(Data listing)
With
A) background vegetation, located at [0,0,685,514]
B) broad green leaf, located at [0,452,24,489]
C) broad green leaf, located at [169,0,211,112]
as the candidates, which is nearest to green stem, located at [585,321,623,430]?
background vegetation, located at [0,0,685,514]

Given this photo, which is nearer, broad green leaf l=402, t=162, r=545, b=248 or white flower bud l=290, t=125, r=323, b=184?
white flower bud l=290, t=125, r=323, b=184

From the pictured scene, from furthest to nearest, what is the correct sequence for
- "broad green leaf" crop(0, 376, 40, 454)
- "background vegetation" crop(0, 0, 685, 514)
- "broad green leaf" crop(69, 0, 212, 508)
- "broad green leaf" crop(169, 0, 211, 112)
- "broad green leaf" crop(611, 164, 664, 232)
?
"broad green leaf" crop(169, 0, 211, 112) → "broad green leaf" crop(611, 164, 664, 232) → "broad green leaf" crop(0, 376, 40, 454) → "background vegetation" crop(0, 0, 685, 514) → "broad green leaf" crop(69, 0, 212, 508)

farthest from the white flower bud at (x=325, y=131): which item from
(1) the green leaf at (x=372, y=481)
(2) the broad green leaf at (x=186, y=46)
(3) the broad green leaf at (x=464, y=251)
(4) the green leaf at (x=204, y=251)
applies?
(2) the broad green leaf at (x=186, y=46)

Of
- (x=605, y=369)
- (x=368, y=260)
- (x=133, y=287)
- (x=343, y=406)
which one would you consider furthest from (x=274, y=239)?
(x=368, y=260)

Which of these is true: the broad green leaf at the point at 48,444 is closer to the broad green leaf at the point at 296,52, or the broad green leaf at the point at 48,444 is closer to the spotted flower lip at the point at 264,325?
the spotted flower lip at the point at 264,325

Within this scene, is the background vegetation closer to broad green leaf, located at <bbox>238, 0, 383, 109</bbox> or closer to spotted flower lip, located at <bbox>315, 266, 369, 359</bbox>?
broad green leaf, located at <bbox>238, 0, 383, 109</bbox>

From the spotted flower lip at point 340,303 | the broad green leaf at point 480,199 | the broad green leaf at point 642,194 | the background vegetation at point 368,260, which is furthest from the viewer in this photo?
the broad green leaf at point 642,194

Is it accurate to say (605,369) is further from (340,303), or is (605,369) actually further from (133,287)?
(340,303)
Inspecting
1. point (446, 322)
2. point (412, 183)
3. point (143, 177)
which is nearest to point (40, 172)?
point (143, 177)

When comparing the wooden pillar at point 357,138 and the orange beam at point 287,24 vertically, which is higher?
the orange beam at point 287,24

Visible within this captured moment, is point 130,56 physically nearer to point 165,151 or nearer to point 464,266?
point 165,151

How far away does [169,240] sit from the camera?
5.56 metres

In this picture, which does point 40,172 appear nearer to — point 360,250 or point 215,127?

● **Given request**:
Copy out all of the data above, substituting "stone column" for "wooden pillar" wherever it occurs. Keep everything else the same.

● **Full solution**:
With
A) background vegetation, located at [0,0,685,514]
B) broad green leaf, located at [0,452,24,489]
C) broad green leaf, located at [169,0,211,112]
as the candidates, which is nearest to green stem, located at [585,321,623,430]?
background vegetation, located at [0,0,685,514]

Given this photo, which is nearer, broad green leaf l=402, t=162, r=545, b=248 or white flower bud l=290, t=125, r=323, b=184?
white flower bud l=290, t=125, r=323, b=184

From the pictured scene, from furthest to nearest, what is the correct sequence for
- "broad green leaf" crop(0, 376, 40, 454)
- "background vegetation" crop(0, 0, 685, 514)
- "broad green leaf" crop(69, 0, 212, 508)
- "broad green leaf" crop(169, 0, 211, 112)
- "broad green leaf" crop(611, 164, 664, 232)
?
"broad green leaf" crop(169, 0, 211, 112) → "broad green leaf" crop(611, 164, 664, 232) → "broad green leaf" crop(0, 376, 40, 454) → "background vegetation" crop(0, 0, 685, 514) → "broad green leaf" crop(69, 0, 212, 508)

farthest from the white flower bud at (x=325, y=131): which item from
(1) the green leaf at (x=372, y=481)
(2) the broad green leaf at (x=186, y=46)
(3) the broad green leaf at (x=464, y=251)
(4) the green leaf at (x=204, y=251)
applies?
(2) the broad green leaf at (x=186, y=46)

Of
- (x=605, y=369)
- (x=368, y=260)
- (x=133, y=287)
- (x=343, y=406)
which one would you consider furthest from (x=274, y=239)?
(x=368, y=260)

Which of these is true: the broad green leaf at the point at 48,444 is closer to the broad green leaf at the point at 296,52, or the broad green leaf at the point at 48,444 is closer to the spotted flower lip at the point at 264,325?
the spotted flower lip at the point at 264,325

Within this scene, is the background vegetation closer to broad green leaf, located at <bbox>238, 0, 383, 109</bbox> or closer to spotted flower lip, located at <bbox>315, 266, 369, 359</bbox>?
broad green leaf, located at <bbox>238, 0, 383, 109</bbox>

From the spotted flower lip at point 340,303 | the broad green leaf at point 480,199 | the broad green leaf at point 642,194 | the background vegetation at point 368,260, which is furthest from the viewer in this photo?
the broad green leaf at point 642,194

Is it accurate to say (605,369) is further from (340,303), or is (605,369) actually further from (133,287)?
(340,303)
Inspecting
1. point (446, 322)
2. point (412, 183)
3. point (143, 177)
which is nearest to point (40, 172)?
point (143, 177)

When comparing the stone column at point 357,138 and the orange beam at point 287,24 vertically, which is higher?
the orange beam at point 287,24

Visible within this captured moment, is point 130,56 physically nearer to point 165,151 or nearer to point 464,266?
point 165,151

How far away does [169,240] sit from the camera?
5.56 metres

In this picture, which does point 40,172 appear nearer to — point 360,250 or point 215,127?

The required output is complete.